- KUTIPAN PILIHAN:
Belum selesai pada praktik jual beli gelar profesor bulan kemarin, dan akhirnya kini mencuat di permukaan terkait fakta normalisasi joki tugas di dunia pendidikan kita, Indonesia.
Kedua fenomena keruh dunia pendidikan tersebut sebenarnya bisa dikatakan anak cabang dari kreativitas bisnis pada dunia pendidikan.
Bagaimana tidak, keduanya sama-sama menjadi ladang bisnis di dunia pendidikan yang tidak mengenal etika dan norma untuk menjadi seorang yang terdidik.
Kenalan dengan istilah Joki Tugas
Joki tugas merujuk pada praktik di mana seseorang membayar pihak ketiga untuk menyelesaikan tugas akademik atas nama mereka.
Fenomena ini telah berkembang menjadi industri terselubung yang melibatkan berbagai pihak, mulai dari pelajar, mahasiswa, hingga para profesional (pengajar dan para ahli).
Praktik ini mencederai prinsip dasar pendidikan yang menekankan pada kejujuran dan usaha pribadi dalam mencapai keberhasilan akademik.
Istilah ini telah lama saya kenal di dunia perkuliahan, ya tidak sedikit yang memberikan informasi jalur tikus untuk mendapat nilai guna syarat kelulusan saja.
Penyebab Normalisasi Joki Tugas
Normalisasi joki tugas tidak terjadi dalam ruang hampa. Berbagai faktor kontributif menjadi pemicu utamanya:
- Tekanan Akademis dan Beban Tugas. Sistem pendidikan yang kompetitif sering kali memaksakan beban tugas yang berat kepada siswa/mahasiswa. Akibatnya, mereka mencari jalan pintas untuk memenuhi tuntutan akademik tanpa mempertimbangkan etika.

(Pertanyaan seputar geometri adegan)
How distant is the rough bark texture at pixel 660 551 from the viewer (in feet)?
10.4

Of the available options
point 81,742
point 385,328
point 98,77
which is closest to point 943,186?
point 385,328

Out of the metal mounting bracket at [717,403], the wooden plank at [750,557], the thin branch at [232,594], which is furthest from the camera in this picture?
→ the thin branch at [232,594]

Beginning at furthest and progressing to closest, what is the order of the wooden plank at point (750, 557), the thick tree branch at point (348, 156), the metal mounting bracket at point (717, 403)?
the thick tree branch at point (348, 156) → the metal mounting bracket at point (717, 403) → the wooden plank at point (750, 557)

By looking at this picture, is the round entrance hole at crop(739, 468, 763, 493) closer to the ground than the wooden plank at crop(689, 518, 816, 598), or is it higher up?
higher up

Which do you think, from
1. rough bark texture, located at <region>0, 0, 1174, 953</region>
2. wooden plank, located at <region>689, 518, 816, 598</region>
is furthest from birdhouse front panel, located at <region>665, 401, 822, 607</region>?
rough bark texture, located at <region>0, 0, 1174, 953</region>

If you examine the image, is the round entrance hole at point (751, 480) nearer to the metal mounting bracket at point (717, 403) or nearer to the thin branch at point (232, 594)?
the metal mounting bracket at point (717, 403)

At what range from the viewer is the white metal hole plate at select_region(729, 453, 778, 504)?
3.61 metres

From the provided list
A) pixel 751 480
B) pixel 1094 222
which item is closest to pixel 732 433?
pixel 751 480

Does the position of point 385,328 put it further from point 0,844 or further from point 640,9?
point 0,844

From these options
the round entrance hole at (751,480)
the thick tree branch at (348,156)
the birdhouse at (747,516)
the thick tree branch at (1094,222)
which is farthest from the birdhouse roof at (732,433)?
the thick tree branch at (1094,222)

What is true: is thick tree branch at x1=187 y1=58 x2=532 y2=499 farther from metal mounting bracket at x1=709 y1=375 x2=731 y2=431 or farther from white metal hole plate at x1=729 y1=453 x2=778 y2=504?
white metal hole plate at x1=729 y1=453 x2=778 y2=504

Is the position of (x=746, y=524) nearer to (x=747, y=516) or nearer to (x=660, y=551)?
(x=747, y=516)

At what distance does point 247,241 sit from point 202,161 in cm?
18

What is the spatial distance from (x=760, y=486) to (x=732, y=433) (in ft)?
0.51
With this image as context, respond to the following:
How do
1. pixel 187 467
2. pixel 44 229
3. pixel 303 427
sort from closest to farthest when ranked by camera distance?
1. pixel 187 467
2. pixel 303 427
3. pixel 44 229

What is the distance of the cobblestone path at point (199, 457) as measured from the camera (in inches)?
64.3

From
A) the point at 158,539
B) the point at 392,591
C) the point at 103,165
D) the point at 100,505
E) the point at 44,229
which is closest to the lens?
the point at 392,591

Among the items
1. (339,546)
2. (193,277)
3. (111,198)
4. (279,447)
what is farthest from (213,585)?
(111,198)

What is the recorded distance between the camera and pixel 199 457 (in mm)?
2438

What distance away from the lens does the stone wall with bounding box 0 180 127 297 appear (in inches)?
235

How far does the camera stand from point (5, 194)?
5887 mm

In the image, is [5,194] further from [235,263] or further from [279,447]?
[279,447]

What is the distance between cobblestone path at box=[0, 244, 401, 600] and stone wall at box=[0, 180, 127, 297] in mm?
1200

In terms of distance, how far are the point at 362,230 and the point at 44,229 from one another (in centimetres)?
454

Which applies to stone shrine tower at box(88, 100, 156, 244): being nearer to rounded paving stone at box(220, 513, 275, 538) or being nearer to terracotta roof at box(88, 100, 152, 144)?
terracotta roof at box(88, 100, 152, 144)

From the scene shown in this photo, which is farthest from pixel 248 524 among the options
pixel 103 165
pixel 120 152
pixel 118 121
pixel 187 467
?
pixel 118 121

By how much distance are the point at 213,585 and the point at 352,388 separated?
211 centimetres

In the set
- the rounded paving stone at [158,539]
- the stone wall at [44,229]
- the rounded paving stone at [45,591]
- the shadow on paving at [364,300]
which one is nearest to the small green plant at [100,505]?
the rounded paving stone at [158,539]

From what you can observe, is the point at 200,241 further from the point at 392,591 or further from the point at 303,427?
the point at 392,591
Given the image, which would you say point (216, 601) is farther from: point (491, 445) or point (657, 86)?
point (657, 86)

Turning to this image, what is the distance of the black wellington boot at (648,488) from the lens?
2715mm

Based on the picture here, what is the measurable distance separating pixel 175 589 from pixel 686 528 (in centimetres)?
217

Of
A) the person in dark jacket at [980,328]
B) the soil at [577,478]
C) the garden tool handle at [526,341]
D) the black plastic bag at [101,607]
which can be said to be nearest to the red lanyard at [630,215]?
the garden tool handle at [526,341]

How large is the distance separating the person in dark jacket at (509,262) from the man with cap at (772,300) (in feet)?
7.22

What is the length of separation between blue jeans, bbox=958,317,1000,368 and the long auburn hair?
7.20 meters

- YANG PERLU DIKERJAKAN: Salin persis bagian dari tulisan tentang joki tugas, mulai dari kata-kata yang memuat "Bagaimana tidak, keduanya" dan berhenti setelah "dan para ahli).".

- JAWABAN TUGAS:
Bagaimana tidak, keduanya sama-sama menjadi ladang bisnis di dunia pendidikan yang tidak mengenal etika dan norma untuk menjadi seorang yang terdidik.
Kenalan dengan istilah Joki Tugas
Joki tugas merujuk pada praktik di mana seseorang membayar pihak ketiga untuk menyelesaikan tugas akademik atas nama mereka.
Fenomena ini telah berkembang menjadi industri terselubung yang melibatkan berbagai pihak, mulai dari pelajar, mahasiswa, hingga para profesional (pengajar dan para ahli).